1. Supervisory Board is a collective body and is composed of five up to seven members.
2. Supervisory Board Members are appointed by the General Meeting.
3. Supervisory Board Members are appointed for a joint five-year term of office. (Joint Term).
4. Mandate of a Supervisory Board member expires:
1) upon the expiry of the term of office when the General Meeting is held during which the financial statement is approved and vote of approval is granted to Company's managing bodies for the last year of their work overlapping with a financial year,
2) upon the death of a Supervisory Board member,
3) as a result of a recall,
4) as a result of a resignation, with effect on the day on which a written statement on resignation is delivered to the Company.
5. The mandate of a Supervisory Board member appointed before the expiry of the Joint Term expires simultaneously with expiry of mandates of remaining Supervisory Board members.
6. Supervisory Board members may be recalled at any time before the expiry of the term.
7. A Supervisory Board Member should not resign from holding their function if it could have a negative effect on the functioning of the Supervisory Board, including the Supervisory Board's ability to pass resolutions.

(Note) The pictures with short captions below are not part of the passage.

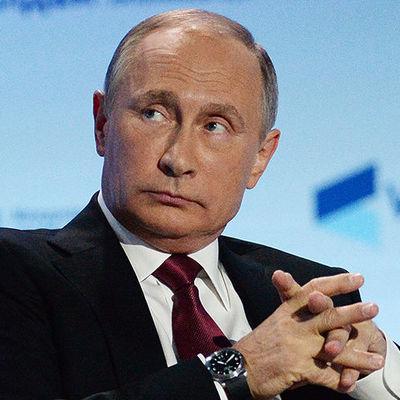Путин заявил, что доходы врачей и учителей должны расти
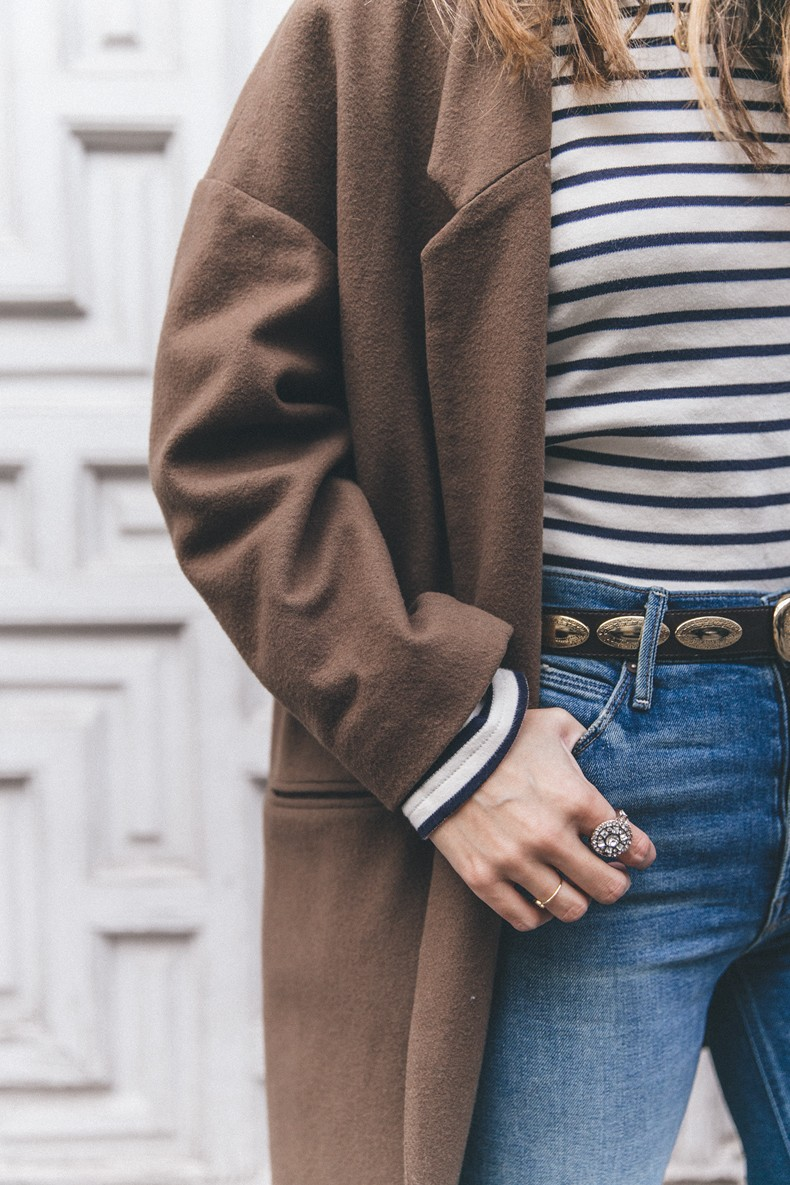 MotherDenim-Cropped_Jeans-Striped_Top-Grey_Hat-Camel_Coat-Black_Booties-Vintage_Belt-Outfit-Street_Style-16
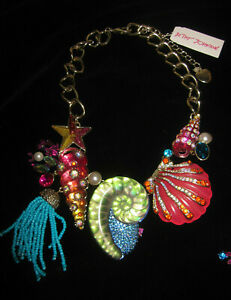 BETSEY JOHNSON CRABBY COUTURE BIB STATEMENT NECKLACE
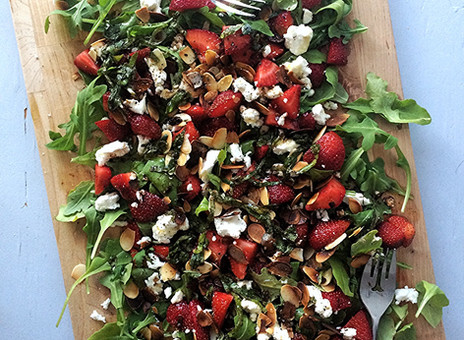 Salade de roquette et fraises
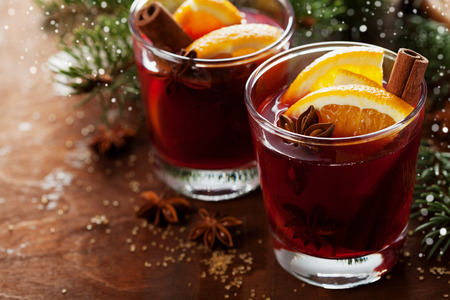Photo pour Christmas mulled wine or gluhwein with spices and orange slices on rustic table, traditional drink on winter holiday, magic light, selective focus - image libre de droit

III. PRESIDENT, VICE PRESIDENT, SECRETARY OF THE SUPERVISORY BOARD
1. At the first meeting of the new term the Supervisory Board appoints, in a secret ballot, the President, Vice President and Secretary of the Supervisory Board from among its members, by absolute majority of votes cast in the presence of at least half of the Supervisory Board members.
2. Supervisory Board may replace the person holding the position of the Supervisory Board President, Vice President and the Secretary during the term. A motion on recalling a Supervisory Board member from the position held must be combined with appointing a Supervisory Board member who will replace the person recalled from the position. The appointment is made through a secret ballot, by absolute majority of votes cast in the presence of at least half of the Supervisory Board members.
3. The President’s powers include:
1) managing and coordinating works of the Supervisory Board,
2) convening and chairing Supervisory Board meetings,
3) opening a General Meeting or indicating a person authorized to open and chair the meeting until a President of the General Meeting is appointed.
4. Vice President replaces the Supervisory Board President and chairs Supervisory Board meetings when the Supervisory Board President is not able to perform their duties, or does not wish to chair a Supervisory Board meeting.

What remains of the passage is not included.